GPT and Interpolation-Based Data Augmentation for Multiclass Intrusion Detection in IIoT

The absence of essential security protocols in Industrial Internet of Things (IIoT) networks introduces cybersecurity vulnerabilities and turns them into potential targets for various attack types. Although machine learning has been used for intrusion detection in the IIoT, datasets with representative data of common attacks of IIoT network traffic are limited and often imbalanced. Data augmentation techniques address these problems by creating artificial data in classes with fewer samples. In this work, we evaluate the use of data augmentation when training intrusion detection models based on IIoT traffic data. We compare Generative Pre-trained Transformers (GPT) and variations on the Synthetic Minority Over-sampling TEchnique (SMOTE) and evaluate their capability to enhance intrusion detection performance. We examine the performance of five intrusion detection algorithms when trained with augmented datasets to models trained with the original non-augmented dataset. To ensure a fair comparison, we evaluated the algorithms’ performance in the different scenarios using the same test dataset, which does not contain synthetic data. The results show the need for a systematic evaluation before employing data augmentation, as its impact on classification performance depends on the algorithm, data, and used technique.
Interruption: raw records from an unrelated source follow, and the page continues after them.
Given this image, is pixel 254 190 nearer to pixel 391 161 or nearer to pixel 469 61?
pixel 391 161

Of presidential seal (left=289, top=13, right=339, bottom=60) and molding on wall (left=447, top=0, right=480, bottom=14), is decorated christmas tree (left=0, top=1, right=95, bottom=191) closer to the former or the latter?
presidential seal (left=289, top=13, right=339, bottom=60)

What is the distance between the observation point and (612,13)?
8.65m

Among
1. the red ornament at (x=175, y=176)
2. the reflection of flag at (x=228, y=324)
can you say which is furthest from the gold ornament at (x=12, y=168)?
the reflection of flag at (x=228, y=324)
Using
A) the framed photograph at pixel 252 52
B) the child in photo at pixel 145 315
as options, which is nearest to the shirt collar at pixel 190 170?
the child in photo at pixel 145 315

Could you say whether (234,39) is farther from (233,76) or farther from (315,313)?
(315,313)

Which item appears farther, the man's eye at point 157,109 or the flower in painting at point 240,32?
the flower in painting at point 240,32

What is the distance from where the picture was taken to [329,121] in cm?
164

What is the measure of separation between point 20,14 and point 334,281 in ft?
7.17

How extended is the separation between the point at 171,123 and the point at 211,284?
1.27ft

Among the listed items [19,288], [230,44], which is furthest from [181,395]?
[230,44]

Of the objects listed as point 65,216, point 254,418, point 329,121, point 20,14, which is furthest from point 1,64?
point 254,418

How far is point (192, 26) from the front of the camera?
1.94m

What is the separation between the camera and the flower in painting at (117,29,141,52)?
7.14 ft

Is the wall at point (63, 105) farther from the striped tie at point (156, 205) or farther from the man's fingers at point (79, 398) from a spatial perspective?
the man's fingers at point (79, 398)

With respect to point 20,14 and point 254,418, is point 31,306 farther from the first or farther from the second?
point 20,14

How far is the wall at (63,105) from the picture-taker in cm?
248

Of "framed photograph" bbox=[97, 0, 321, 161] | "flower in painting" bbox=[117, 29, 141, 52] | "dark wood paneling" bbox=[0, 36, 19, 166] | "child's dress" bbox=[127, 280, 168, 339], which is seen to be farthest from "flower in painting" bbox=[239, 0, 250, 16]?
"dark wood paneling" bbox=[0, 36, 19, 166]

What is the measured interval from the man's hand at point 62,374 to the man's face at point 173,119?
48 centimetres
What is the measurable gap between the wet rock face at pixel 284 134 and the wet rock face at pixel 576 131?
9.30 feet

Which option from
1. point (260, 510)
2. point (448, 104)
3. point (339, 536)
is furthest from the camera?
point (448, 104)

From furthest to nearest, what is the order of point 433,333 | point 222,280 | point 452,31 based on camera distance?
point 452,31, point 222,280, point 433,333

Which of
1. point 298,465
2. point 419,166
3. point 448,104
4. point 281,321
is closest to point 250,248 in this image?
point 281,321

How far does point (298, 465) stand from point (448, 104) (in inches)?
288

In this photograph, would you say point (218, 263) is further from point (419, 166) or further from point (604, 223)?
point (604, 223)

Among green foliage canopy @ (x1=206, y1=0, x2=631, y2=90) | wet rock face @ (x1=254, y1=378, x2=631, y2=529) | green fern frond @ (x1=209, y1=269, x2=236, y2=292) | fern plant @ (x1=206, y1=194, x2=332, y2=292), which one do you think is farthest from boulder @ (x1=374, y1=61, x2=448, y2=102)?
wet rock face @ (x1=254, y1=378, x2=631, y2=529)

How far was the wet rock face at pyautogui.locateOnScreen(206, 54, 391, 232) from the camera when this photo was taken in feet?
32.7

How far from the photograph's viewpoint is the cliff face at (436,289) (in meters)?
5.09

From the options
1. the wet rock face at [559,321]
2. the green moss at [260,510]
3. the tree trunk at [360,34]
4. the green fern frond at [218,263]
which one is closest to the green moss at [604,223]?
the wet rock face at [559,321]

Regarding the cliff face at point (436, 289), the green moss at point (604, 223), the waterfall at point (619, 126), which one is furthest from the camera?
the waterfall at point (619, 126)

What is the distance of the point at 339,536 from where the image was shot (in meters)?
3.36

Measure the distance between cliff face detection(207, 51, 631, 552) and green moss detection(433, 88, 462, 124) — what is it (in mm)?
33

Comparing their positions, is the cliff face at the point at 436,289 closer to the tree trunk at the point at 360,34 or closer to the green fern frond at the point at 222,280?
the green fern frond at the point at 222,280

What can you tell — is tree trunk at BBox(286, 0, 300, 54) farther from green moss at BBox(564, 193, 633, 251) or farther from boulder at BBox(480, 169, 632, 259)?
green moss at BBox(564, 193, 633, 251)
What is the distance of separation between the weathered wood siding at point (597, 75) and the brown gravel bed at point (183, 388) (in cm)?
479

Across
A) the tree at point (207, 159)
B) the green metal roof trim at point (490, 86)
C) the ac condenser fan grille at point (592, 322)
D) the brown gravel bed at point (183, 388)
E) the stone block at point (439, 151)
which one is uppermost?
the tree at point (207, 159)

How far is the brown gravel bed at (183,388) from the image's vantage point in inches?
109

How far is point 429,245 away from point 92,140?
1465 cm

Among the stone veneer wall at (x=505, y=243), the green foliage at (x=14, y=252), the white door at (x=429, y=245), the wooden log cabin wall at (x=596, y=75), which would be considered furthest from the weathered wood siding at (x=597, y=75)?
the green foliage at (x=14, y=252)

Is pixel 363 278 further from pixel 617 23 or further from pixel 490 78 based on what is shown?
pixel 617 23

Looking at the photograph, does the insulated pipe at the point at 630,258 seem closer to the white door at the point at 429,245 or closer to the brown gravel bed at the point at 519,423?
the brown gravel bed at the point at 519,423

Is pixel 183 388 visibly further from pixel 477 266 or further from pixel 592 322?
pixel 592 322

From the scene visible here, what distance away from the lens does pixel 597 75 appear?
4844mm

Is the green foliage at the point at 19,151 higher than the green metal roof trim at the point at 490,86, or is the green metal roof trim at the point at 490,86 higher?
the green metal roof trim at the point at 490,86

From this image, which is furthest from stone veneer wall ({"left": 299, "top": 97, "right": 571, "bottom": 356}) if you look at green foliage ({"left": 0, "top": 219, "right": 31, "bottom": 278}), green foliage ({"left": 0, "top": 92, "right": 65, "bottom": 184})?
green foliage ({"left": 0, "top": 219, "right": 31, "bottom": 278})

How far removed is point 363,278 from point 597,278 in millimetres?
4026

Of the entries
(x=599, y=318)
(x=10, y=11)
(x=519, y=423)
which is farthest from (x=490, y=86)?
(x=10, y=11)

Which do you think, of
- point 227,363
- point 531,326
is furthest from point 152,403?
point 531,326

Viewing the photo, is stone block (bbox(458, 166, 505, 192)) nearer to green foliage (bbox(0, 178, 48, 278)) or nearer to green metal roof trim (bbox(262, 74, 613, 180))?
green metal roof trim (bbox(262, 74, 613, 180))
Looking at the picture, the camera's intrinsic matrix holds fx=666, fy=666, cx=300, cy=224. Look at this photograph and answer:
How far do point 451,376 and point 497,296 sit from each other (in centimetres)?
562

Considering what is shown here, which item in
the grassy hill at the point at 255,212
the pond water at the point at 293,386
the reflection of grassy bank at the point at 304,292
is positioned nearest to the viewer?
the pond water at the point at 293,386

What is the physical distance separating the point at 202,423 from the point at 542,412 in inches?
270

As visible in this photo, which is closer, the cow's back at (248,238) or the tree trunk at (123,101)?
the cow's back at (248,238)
While deep neural networks benefit from data augmentation, the eXtreme Gradient Boosting (XGBoost), which achieved superior performance in intrusion detection between all evaluated classifiers (with F1-Score over 91%), didn’t have any performance improvement when trained with augmented data. The evaluation of data generated by GPT-based methods shows such methods (especially GReaT) generate invalid data for both numerical and categorical features in a way that leads to performance degradation in multiclass classification.